Page excerpt =
# Resort near Six Flags New England



## nelljay1973 (Mar 30, 2008)

I'm an Aussie that lives in Nova Scotia, so I'm a little geographically challenged when it comes to the US and was is "near" on a map and what is "near" in reality.

Planning on a trip to Six Flags New England in August and while we are yet to own a timeshare would love to rent if we could.  So are there any resorts in the area.  If there is this would be great and would fall into the "you should be able to drive to your home resort" theory as we are just a catferry trip away.

Many thanks in advance,

Janelle


----------



## ausman (Mar 30, 2008)

Janelle,

I'm an Aussie that lives in MA, you are SOOL (shi* out of luck) . I may have picked that term up here however.

Western Mass, perhaps a 1 1/2 hr drive would be the closest. If you want to be at Six Flags every day then that may not be praticable.

There are many other resorts in NE (in the US) that you may like, my favs are the Newport RI  resorts.


----------



## nelljay1973 (Mar 30, 2008)

Problem A =
Do the following statements agree with the Six Flags resort thread? For each, answer yes or no and quote the words of the thread that decide it.
(i) Janelle lives in Nova Scotia.
(ii) Janelle already owns a timeshare.
(iii) ausman's favorite resorts are in Western Mass.
Problem B =
Answer these questions from the Six Flags resort thread.
(i) In what month is the trip to Six Flags New England planned?
(ii) According to ausman, about how long is the drive from Western Mass?
(iii) In which state does ausman live?
Problem C = Extend the Six Flags resort thread from where it stops by writing the reply that follows nelljay1973's last header.

Supplied records =
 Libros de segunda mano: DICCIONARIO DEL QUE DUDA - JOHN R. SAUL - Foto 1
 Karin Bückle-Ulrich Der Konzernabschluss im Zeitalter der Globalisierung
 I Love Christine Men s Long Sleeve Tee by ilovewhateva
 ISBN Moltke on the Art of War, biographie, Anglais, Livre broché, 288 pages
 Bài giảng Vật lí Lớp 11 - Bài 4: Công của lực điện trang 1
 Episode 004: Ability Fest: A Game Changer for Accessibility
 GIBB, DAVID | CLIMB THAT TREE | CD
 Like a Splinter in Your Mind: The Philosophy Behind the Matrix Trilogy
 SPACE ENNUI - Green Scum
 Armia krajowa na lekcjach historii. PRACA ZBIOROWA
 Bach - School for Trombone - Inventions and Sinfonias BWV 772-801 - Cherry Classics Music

==

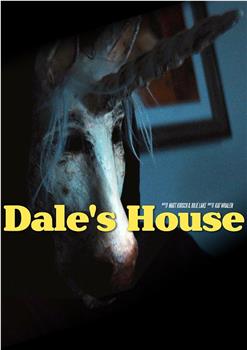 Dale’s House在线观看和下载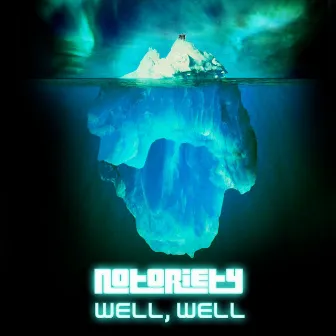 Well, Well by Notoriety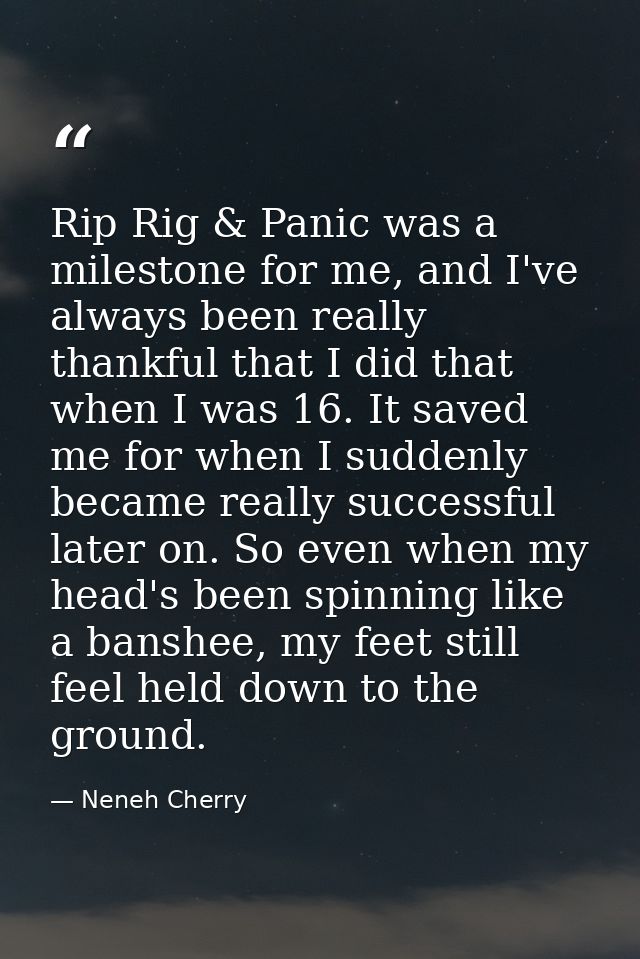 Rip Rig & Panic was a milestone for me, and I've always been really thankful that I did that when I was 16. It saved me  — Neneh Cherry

Task response A =
(i) Yes: "I'm an Aussie that lives in Nova Scotia"
(ii) No: "while we are yet to own a timeshare"
(iii) No: "my favs are the Newport RI"

Task response B =
(i) August
(ii) Perhaps a 1 1/2 hr drive
(iii) MA

Task response C =
basham said:


> Janelle,
> 
> I'm an Aussie that lives in MA, you are SOOL (shi* out of luck) . I may have picked that term up here however.
> 
> ...



Other wise known as "buckleys chance in hell"....mmmmm off to investigate how far away Newport is.  What would I do without google maps and mapquest?


----------



## gorevs9 (Mar 30, 2008)

nelljay1973 said:


> I'm Planning on a trip to Six Flags New England in August and while we are yet to own a timeshare would love to rent if we could.  So are there any resorts in the area.



A couple in the nearby area are the Oak 'n Spruce Resort and The Ponds at Foxhollow.  These are approximately a one hour drive from Six Flags.  There are a few more in Western Massachusetts, but a bit farther from Six Flags.

For a timeshare purchase, unless you like to go to Six Flags every year.  You may want to check Maine, New Hampshire, and Vermont.  There are usually plenty of resales available.


nelljay1973 said:


> If there is this would be great and would fall into the "you should be able to drive to your home resort" theory as we are just a catferry trip away.


Just a short drive after an 11 hour ferry trip


----------



## gorevs9 (Mar 30, 2008)

nelljay1973 said:


> Other wise known as "buckleys chance in hell"....mmmmm off to investigate how far away Newport is.  What would I do without google maps and mapquest?


Newport is 3 hours from Portland Maine (more if you run into Boston traffic).  If you want to rent in Newport during the summer, be prepared to pay top dollar.  Newport is also a great place to buy.  I'd invest the money and buy a summer week.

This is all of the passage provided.